(Scene-based reasoning records)
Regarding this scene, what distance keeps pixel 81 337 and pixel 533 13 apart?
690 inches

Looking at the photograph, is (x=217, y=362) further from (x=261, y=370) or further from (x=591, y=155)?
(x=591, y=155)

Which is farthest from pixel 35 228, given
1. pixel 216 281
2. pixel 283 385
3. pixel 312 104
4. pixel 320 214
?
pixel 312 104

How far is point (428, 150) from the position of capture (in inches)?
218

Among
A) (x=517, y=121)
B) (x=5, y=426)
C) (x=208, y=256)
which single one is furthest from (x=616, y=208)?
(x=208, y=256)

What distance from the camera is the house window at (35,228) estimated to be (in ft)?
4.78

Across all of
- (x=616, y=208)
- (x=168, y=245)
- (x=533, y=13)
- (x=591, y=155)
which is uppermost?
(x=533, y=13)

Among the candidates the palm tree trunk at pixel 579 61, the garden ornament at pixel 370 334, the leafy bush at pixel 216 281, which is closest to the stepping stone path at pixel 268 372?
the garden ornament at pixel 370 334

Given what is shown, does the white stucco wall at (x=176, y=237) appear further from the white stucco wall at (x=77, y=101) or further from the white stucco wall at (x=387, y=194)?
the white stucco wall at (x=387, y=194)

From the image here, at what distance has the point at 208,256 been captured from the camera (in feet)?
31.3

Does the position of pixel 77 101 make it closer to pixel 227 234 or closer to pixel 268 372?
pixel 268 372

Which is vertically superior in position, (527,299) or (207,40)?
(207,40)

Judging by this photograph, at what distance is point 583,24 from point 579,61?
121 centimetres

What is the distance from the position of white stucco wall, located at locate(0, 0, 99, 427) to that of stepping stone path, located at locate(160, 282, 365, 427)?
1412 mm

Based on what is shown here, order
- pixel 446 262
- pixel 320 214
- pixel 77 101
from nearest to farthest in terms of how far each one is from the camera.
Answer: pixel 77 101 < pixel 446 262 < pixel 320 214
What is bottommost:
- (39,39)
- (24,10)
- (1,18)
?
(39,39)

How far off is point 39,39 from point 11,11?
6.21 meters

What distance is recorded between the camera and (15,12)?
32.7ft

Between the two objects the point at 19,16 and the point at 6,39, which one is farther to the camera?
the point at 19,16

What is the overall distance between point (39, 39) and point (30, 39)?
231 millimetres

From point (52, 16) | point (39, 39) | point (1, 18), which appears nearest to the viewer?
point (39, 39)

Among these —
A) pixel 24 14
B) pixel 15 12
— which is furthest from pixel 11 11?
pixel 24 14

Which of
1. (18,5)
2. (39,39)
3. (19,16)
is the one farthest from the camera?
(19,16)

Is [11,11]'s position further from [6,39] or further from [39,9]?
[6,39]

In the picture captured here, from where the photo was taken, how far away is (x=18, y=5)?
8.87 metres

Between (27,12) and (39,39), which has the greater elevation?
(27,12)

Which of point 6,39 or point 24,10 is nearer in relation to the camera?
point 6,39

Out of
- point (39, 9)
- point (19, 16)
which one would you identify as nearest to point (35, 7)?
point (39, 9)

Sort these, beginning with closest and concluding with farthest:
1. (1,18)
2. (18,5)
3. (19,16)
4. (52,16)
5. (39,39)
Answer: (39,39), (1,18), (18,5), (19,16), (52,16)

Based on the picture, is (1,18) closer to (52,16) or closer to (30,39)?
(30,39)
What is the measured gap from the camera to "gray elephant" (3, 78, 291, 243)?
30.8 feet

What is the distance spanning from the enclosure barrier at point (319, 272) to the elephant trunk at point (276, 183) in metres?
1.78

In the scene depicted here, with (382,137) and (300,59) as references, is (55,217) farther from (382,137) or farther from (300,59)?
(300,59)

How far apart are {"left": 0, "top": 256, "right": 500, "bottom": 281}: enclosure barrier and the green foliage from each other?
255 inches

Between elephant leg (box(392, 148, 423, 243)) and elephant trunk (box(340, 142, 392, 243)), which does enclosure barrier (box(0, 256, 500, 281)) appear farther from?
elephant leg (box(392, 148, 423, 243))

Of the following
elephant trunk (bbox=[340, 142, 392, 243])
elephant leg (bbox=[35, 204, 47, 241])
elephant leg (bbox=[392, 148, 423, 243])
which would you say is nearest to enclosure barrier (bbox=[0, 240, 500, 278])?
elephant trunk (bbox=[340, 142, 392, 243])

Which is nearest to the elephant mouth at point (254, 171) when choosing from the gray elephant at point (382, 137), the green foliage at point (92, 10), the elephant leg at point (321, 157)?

• PROBLEM REQUIREMENTS: The entries above must be returned in full, exactly as shown.

• COMPLETE OUTPUT:
Regarding this scene, what distance keeps pixel 81 337 and pixel 533 13 apart?
690 inches

Looking at the photograph, is (x=217, y=362) further from (x=261, y=370) or further from (x=591, y=155)?
(x=591, y=155)

Which is farthest from pixel 35 228, given
1. pixel 216 281
2. pixel 283 385
3. pixel 312 104
4. pixel 320 214
?
pixel 312 104

How far is point (428, 150) from the position of capture (in inches)?
218

Among
A) (x=517, y=121)
B) (x=5, y=426)
C) (x=208, y=256)
which single one is furthest from (x=616, y=208)?
(x=208, y=256)

What distance from the camera is the house window at (35,228) estimated to be (in ft)?
4.78

Across all of
- (x=616, y=208)
- (x=168, y=245)
- (x=533, y=13)
- (x=591, y=155)
which is uppermost?
(x=533, y=13)

Among the candidates the palm tree trunk at pixel 579 61, the garden ornament at pixel 370 334, the leafy bush at pixel 216 281, which is closest to the stepping stone path at pixel 268 372?
the garden ornament at pixel 370 334

Given what is shown, does the white stucco wall at (x=176, y=237) appear further from the white stucco wall at (x=77, y=101) or further from the white stucco wall at (x=387, y=194)?
the white stucco wall at (x=387, y=194)

From the image here, at what distance has the point at 208,256 been captured from the camera (in feet)?
31.3

Does the position of pixel 77 101 make it closer to pixel 227 234 or closer to pixel 268 372?
pixel 268 372

Which is vertically superior in position, (527,299) or (207,40)?
(207,40)

Judging by this photograph, at what distance is point 583,24 from point 579,61?
121 centimetres

What is the distance from the position of white stucco wall, located at locate(0, 0, 99, 427) to that of stepping stone path, located at locate(160, 282, 365, 427)?
1412 mm

Based on what is shown here, order
- pixel 446 262
- pixel 320 214
- pixel 77 101
from nearest to farthest in terms of how far each one is from the camera.
Answer: pixel 77 101 < pixel 446 262 < pixel 320 214
What is bottommost:
- (39,39)
- (24,10)
- (1,18)
?
(39,39)

How far off is point 39,39 from point 11,11?
6.21 meters

What distance is recorded between the camera and (15,12)?
32.7ft

Between the two objects the point at 19,16 and the point at 6,39, which one is farther to the camera?
the point at 19,16

What is the overall distance between point (39, 39) and point (30, 39)?
231 millimetres

From point (52, 16) | point (39, 39) | point (1, 18), which appears nearest to the viewer?
point (39, 39)

Among these —
A) pixel 24 14
B) pixel 15 12
— which is furthest from pixel 11 11?
pixel 24 14

Which of
1. (18,5)
2. (39,39)
3. (19,16)
is the one farthest from the camera?
(19,16)

Is [11,11]'s position further from [6,39] or further from [39,9]?
[6,39]

In the picture captured here, from where the photo was taken, how far away is (x=18, y=5)?
8.87 metres

Between (27,12) and (39,39), which has the greater elevation?
(27,12)

Which of point 6,39 or point 24,10 is nearer in relation to the camera?
point 6,39

Out of
- point (39, 9)
- point (19, 16)
which one would you identify as nearest to point (35, 7)?
point (39, 9)

Sort these, beginning with closest and concluding with farthest:
1. (1,18)
2. (18,5)
3. (19,16)
4. (52,16)
5. (39,39)
Answer: (39,39), (1,18), (18,5), (19,16), (52,16)

Based on the picture, is (1,18) closer to (52,16) or closer to (30,39)?
(30,39)
What is the measured gap from the camera to "gray elephant" (3, 78, 291, 243)?
30.8 feet

What is the distance spanning from the enclosure barrier at point (319, 272) to the elephant trunk at point (276, 183) in metres?
1.78

In the scene depicted here, with (382,137) and (300,59) as references, is (55,217) farther from (382,137) or farther from (300,59)?
(300,59)

How far apart are {"left": 0, "top": 256, "right": 500, "bottom": 281}: enclosure barrier and the green foliage from each other?
255 inches

Between elephant leg (box(392, 148, 423, 243)) and elephant trunk (box(340, 142, 392, 243)), which does enclosure barrier (box(0, 256, 500, 281)) appear farther from?
elephant leg (box(392, 148, 423, 243))

Of the following
elephant trunk (bbox=[340, 142, 392, 243])
elephant leg (bbox=[35, 204, 47, 241])
elephant leg (bbox=[392, 148, 423, 243])
which would you say is nearest to enclosure barrier (bbox=[0, 240, 500, 278])?
elephant trunk (bbox=[340, 142, 392, 243])

Which is nearest to the elephant mouth at point (254, 171) when choosing from the gray elephant at point (382, 137), the green foliage at point (92, 10), the elephant leg at point (321, 157)?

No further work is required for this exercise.